##### Data excerpts #####

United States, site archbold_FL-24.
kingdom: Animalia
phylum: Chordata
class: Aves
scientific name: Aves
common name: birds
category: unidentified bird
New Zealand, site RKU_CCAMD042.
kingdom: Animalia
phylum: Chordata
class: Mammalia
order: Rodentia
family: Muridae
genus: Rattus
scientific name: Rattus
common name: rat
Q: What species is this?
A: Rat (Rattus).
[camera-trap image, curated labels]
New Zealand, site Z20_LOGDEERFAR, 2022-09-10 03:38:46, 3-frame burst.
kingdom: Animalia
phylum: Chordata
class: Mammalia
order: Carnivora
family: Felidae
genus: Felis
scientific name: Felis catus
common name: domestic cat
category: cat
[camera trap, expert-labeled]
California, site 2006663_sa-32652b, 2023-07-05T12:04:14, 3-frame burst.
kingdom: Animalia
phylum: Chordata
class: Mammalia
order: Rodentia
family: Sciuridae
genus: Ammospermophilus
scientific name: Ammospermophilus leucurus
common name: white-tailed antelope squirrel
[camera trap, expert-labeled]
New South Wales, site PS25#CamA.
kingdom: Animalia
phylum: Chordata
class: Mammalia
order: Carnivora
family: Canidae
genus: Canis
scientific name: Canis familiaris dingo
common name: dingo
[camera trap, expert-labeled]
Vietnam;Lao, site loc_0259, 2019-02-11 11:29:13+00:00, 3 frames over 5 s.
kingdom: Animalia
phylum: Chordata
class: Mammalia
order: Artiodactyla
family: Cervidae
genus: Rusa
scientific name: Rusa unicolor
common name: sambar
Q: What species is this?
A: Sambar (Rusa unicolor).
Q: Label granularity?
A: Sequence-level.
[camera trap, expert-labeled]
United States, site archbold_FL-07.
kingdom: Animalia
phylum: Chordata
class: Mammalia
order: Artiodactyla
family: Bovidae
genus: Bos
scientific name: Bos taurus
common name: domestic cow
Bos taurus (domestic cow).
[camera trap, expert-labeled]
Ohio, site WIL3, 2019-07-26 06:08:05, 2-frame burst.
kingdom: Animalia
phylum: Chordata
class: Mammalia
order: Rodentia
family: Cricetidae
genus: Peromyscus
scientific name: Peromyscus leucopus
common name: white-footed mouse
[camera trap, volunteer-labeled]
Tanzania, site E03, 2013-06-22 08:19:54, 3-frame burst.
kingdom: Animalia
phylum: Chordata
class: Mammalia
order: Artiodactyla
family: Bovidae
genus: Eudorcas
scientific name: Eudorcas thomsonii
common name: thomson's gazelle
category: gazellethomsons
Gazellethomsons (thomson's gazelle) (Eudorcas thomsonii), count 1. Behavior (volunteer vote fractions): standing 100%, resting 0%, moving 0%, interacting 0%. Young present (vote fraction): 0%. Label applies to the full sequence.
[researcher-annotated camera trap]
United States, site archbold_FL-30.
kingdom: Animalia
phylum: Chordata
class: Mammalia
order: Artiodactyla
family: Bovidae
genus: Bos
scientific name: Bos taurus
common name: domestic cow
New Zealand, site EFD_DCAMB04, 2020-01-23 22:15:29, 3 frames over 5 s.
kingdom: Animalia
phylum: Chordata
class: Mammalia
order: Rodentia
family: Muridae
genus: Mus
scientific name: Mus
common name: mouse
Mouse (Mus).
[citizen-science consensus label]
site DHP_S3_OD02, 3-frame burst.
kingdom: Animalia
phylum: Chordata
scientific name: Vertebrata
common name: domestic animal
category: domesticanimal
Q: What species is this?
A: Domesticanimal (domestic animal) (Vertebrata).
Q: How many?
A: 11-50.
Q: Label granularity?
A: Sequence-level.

#####

All lines of the records above that carry the word "over" should be listed.

▸ Written response
Vietnam;Lao, site loc_0259, 2019-02-11 11:29:13+00:00, 3 frames over 5 s.
New Zealand, site EFD_DCAMB04, 2020-01-23 22:15:29, 3 frames over 5 s.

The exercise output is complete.